• [Written task]
Copy out the records word for word, starting at the line that contains "Picking from point" and ending at the last line of the records.

(A block of data)
=-=-=

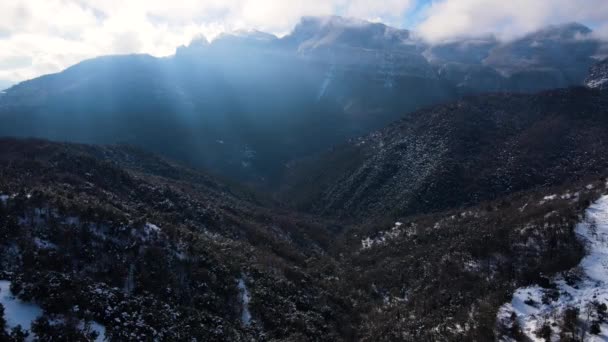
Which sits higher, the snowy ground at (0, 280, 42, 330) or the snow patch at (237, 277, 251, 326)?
the snowy ground at (0, 280, 42, 330)

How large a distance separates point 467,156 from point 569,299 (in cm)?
9623

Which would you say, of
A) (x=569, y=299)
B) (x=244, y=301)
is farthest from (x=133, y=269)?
(x=569, y=299)

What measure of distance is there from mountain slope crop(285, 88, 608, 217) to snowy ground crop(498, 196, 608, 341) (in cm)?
6933

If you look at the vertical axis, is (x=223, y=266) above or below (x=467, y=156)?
above

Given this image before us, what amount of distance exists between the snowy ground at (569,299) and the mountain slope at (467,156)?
69.3m

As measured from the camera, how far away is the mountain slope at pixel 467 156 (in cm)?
11744

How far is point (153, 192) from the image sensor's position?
261 feet

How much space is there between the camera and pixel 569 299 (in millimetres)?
41156

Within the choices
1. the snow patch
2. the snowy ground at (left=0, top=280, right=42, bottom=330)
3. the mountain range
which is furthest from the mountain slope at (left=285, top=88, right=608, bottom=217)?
the snowy ground at (left=0, top=280, right=42, bottom=330)

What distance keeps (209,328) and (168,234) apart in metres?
17.5

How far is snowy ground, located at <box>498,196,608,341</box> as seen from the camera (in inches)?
1478

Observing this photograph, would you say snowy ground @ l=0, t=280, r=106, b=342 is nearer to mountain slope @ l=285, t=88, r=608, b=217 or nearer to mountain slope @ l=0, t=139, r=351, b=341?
mountain slope @ l=0, t=139, r=351, b=341

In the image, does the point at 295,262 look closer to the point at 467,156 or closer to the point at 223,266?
the point at 223,266

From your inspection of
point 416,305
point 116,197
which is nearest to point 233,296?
point 416,305
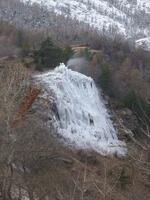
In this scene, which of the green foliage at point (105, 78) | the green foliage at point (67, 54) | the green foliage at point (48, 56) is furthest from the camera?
the green foliage at point (67, 54)

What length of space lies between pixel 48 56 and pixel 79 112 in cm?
899

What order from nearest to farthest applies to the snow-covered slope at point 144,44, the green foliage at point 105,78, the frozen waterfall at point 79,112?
the frozen waterfall at point 79,112 → the green foliage at point 105,78 → the snow-covered slope at point 144,44

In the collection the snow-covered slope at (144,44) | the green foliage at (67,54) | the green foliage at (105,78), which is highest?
the green foliage at (67,54)

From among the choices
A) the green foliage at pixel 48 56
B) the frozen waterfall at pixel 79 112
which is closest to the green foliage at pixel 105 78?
the frozen waterfall at pixel 79 112

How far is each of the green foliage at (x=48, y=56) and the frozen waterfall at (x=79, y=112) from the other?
2.65m

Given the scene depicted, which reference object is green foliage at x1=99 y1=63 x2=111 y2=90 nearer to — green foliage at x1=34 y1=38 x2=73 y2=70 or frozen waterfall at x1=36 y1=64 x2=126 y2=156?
frozen waterfall at x1=36 y1=64 x2=126 y2=156

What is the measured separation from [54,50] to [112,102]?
8239 millimetres

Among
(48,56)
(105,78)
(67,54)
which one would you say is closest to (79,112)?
(105,78)

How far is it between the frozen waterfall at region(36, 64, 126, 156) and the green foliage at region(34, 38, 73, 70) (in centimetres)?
265

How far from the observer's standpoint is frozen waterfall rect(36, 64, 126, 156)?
40.5 m

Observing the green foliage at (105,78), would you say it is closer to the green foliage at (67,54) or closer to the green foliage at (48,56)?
the green foliage at (48,56)

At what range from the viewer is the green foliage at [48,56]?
50.0 meters

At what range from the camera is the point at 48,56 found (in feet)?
166

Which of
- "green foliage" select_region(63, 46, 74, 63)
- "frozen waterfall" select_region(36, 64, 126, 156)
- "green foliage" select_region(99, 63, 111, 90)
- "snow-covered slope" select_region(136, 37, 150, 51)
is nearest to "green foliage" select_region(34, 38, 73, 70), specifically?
"green foliage" select_region(63, 46, 74, 63)
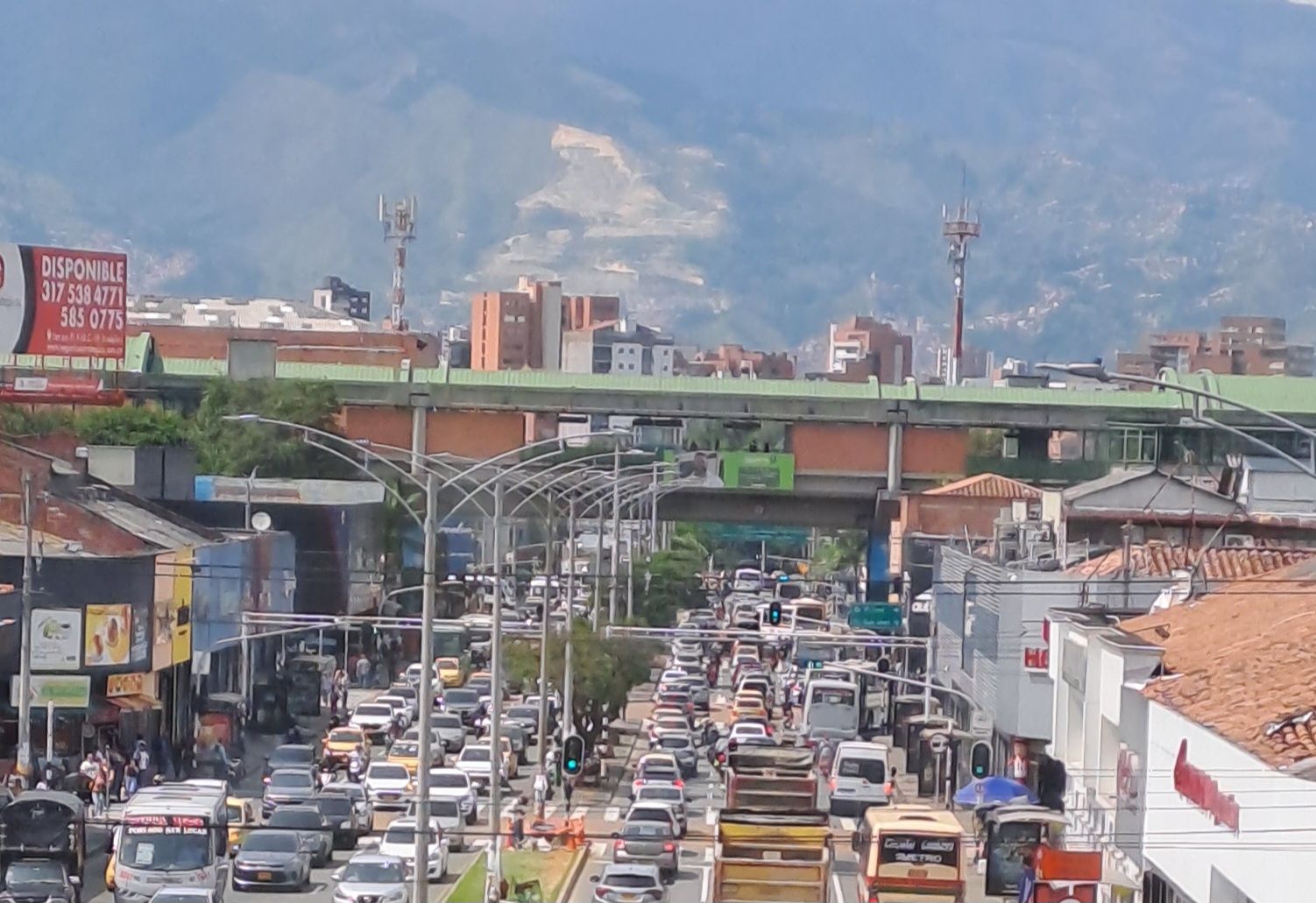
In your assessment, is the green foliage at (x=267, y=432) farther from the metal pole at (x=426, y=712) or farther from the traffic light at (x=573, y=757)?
the metal pole at (x=426, y=712)

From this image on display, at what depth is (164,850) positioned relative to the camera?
120ft

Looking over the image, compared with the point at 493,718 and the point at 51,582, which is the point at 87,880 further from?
the point at 51,582

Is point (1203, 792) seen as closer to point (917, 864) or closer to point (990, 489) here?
point (917, 864)

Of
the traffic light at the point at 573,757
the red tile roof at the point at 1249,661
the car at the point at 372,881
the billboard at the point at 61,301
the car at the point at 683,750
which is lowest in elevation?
the car at the point at 683,750

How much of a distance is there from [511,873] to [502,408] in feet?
216

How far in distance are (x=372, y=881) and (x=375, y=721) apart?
25720mm

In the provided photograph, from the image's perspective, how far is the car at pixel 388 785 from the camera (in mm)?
49312

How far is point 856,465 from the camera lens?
4161 inches

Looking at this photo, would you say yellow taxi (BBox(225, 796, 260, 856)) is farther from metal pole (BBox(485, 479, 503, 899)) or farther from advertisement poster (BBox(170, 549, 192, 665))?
advertisement poster (BBox(170, 549, 192, 665))

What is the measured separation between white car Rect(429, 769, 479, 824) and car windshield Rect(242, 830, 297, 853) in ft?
25.3

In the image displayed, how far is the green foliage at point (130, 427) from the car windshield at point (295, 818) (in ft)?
159

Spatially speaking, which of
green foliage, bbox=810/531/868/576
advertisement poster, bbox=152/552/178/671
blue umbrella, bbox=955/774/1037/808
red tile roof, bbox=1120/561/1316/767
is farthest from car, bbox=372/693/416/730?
green foliage, bbox=810/531/868/576

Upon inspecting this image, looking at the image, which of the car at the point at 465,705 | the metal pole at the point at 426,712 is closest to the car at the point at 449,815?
the metal pole at the point at 426,712

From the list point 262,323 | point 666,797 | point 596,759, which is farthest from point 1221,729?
point 262,323
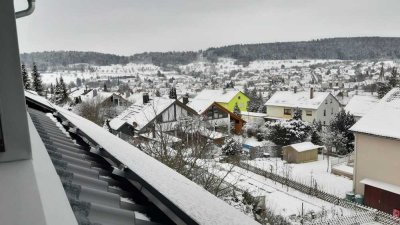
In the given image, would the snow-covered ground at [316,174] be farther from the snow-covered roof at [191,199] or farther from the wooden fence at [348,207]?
the snow-covered roof at [191,199]

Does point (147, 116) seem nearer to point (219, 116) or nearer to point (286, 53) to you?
point (219, 116)

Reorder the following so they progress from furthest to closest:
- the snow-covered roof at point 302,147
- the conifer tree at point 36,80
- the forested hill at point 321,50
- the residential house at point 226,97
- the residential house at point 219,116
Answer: the forested hill at point 321,50 < the residential house at point 226,97 < the conifer tree at point 36,80 < the residential house at point 219,116 < the snow-covered roof at point 302,147

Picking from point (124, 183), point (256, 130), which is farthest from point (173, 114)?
point (124, 183)

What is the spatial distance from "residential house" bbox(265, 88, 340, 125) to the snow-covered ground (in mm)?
11804

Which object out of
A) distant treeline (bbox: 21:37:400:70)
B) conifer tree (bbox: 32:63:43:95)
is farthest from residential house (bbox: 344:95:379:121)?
distant treeline (bbox: 21:37:400:70)

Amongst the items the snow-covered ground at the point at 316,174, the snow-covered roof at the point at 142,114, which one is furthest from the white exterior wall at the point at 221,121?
the snow-covered ground at the point at 316,174

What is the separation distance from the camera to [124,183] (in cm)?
200

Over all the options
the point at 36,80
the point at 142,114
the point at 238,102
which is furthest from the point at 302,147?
the point at 36,80

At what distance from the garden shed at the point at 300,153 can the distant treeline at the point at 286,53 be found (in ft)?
249

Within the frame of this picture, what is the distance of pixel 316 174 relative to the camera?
18.4 m

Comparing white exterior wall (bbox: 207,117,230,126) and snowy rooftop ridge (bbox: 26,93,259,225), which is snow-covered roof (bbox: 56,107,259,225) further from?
white exterior wall (bbox: 207,117,230,126)

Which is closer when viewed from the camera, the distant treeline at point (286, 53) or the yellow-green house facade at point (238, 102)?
the yellow-green house facade at point (238, 102)

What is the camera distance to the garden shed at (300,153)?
21234 millimetres

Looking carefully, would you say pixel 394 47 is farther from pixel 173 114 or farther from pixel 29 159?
pixel 29 159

=-=-=

• [Worked solution]
Picking from point (124, 183), point (256, 130), which is farthest from point (173, 114)?
point (124, 183)

What is the spatial distance from "residential house" bbox(265, 88, 340, 125) to the snow-covered ground (in mm)?
11804

Which object out of
A) distant treeline (bbox: 21:37:400:70)
B) conifer tree (bbox: 32:63:43:95)
is farthest from residential house (bbox: 344:95:379:121)?
distant treeline (bbox: 21:37:400:70)

Amongst the items the snow-covered ground at the point at 316,174, the snow-covered roof at the point at 142,114, which one is furthest from the white exterior wall at the point at 221,121?
the snow-covered ground at the point at 316,174

What is the separation distance from the camera to [124,183] (in cm)?
200

Over all the options
the point at 36,80
the point at 142,114
the point at 238,102
which is furthest from the point at 302,147?
the point at 36,80

At what distance from the garden shed at the point at 300,153 can the distant treeline at the point at 286,53 be found (in ft)?
249

Within the frame of this picture, what is the distance of pixel 316 174 relative to the camera?
18.4 m

Comparing white exterior wall (bbox: 207,117,230,126) and snowy rooftop ridge (bbox: 26,93,259,225), which is snow-covered roof (bbox: 56,107,259,225) further from?
white exterior wall (bbox: 207,117,230,126)

Which is closer when viewed from the camera, the distant treeline at point (286, 53) or the yellow-green house facade at point (238, 102)?
the yellow-green house facade at point (238, 102)

What is the camera distance to the garden shed at (300,153)?
21234 millimetres

Looking carefully, would you say pixel 394 47 is farther from pixel 173 114 or farther from pixel 29 159?
pixel 29 159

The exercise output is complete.